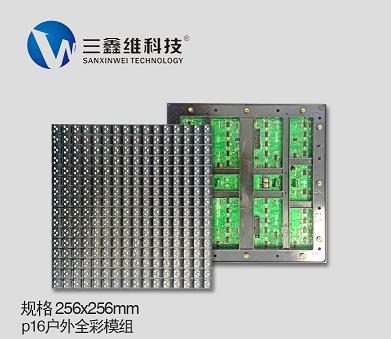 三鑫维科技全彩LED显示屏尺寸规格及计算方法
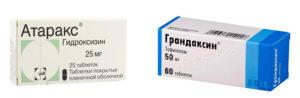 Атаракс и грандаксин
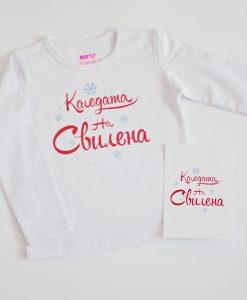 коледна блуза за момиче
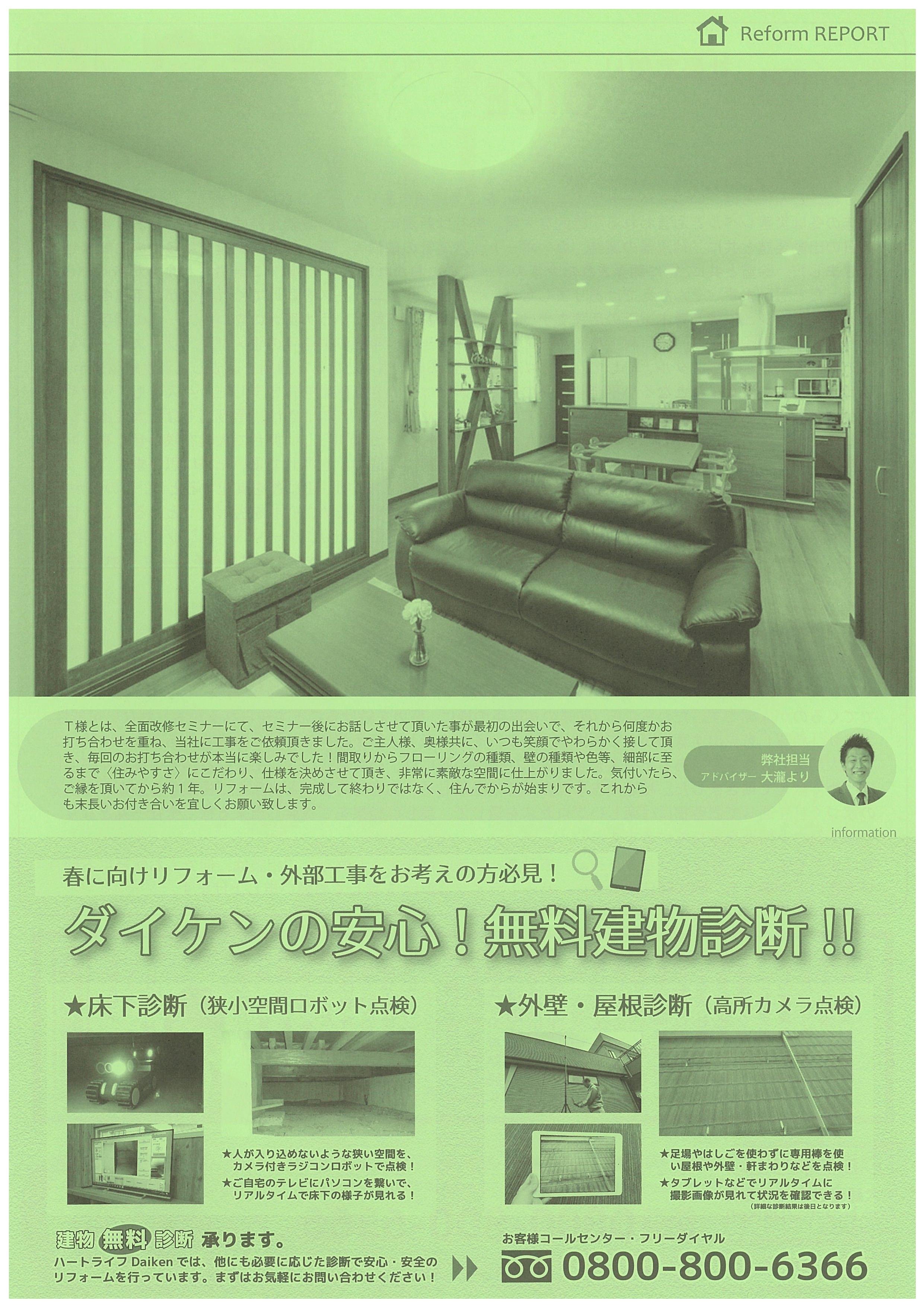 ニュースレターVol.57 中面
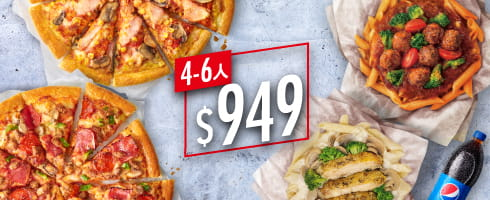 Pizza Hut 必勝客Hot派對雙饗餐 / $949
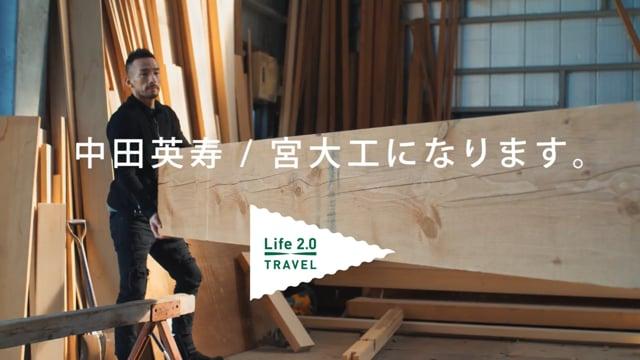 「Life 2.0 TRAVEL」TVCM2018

--

ABOUT THIS EXERCISE ->
In your copy, exclude the pictures and repeat each entry above exactly.

EXERCISE RESULT ->
 三鑫维科技全彩LED显示屏尺寸规格及计算方法
 Атаракс и грандаксин
 коледна блуза за момиче
 ニュースレターVol.57 中面
 Pizza Hut 必勝客Hot派對雙饗餐 / $949
 「Life 2.0 TRAVEL」TVCM2018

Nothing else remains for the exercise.